# What needs to be done
Reproduce the records word for word, apart from the images they contain.

┌─ Task input

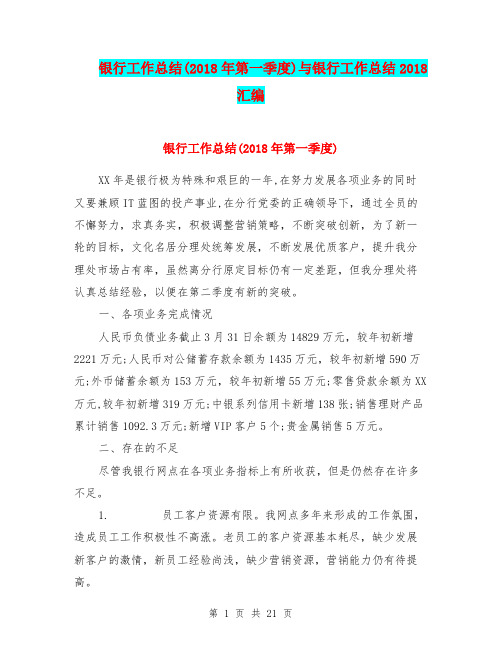 银行工作总结(2018年第一季度)与银行工作总结2018汇编

银行工作总结(2018年第一季度)

XX年是银行极为特殊和艰巨的一年,在努力发展各项业务的同时又要兼顾IT蓝图的投产事业,在分行党委的正确领导下,通过全员的不懈努力,求真务实,积极调整营销策略,不断突破创新,为了新一轮的目标,文化名居分理处统筹发展,不断发展优质客户,提升我分理处市场占有率,虽然离分行原定目标仍有一定差距,但我分理处将认真总结经验,以便在第二季度有新的突破。

一、各项业务完成情况

人民币负债业务截止3月31日余额为14829万元,较年初新增2221万元;人民币对公储蓄存款余额为1435万元,较年初新增590万元;外币储蓄余额为153万元,较年初新增55万元;零售贷款余额为XX万元,较年初新增319万元;中银系列信用卡新增138张;销售理财产品累计销售1092.3万元;新增VIP客户5个;贵金属销售5万元。

二、存在的不足

尽管我银行网点在各项业务指标上有所收获,但是仍然存在许多不足。

1. 员工客户资源有限。我网点多年来形成的工作氛围,造成员工工作积极性不高涨。老员工的客户资源基本耗尽,缺少发展新客户的激情,新员工经验尚浅,缺少营销资源,营销能力仍有待提高。

第 1 页 共 21 页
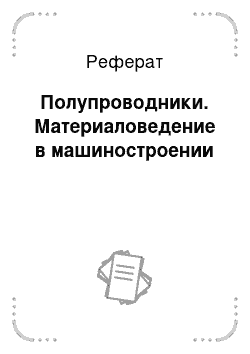 Реферат

Полупроводники. Материаловедение в машиностроении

└─

# Output
 银行工作总结(2018年第一季度)与银行工作总结2018汇编

银行工作总结(2018年第一季度)

XX年是银行极为特殊和艰巨的一年,在努力发展各项业务的同时又要兼顾IT蓝图的投产事业,在分行党委的正确领导下,通过全员的不懈努力,求真务实,积极调整营销策略,不断突破创新,为了新一轮的目标,文化名居分理处统筹发展,不断发展优质客户,提升我分理处市场占有率,虽然离分行原定目标仍有一定差距,但我分理处将认真总结经验,以便在第二季度有新的突破。

一、各项业务完成情况

人民币负债业务截止3月31日余额为14829万元,较年初新增2221万元;人民币对公储蓄存款余额为1435万元,较年初新增590万元;外币储蓄余额为153万元,较年初新增55万元;零售贷款余额为XX万元,较年初新增319万元;中银系列信用卡新增138张;销售理财产品累计销售1092.3万元;新增VIP客户5个;贵金属销售5万元。

二、存在的不足

尽管我银行网点在各项业务指标上有所收获,但是仍然存在许多不足。

1. 员工客户资源有限。我网点多年来形成的工作氛围,造成员工工作积极性不高涨。老员工的客户资源基本耗尽,缺少发展新客户的激情,新员工经验尚浅,缺少营销资源,营销能力仍有待提高。

第 1 页 共 21 页
 Реферат

Полупроводники. Материаловедение в машиностроении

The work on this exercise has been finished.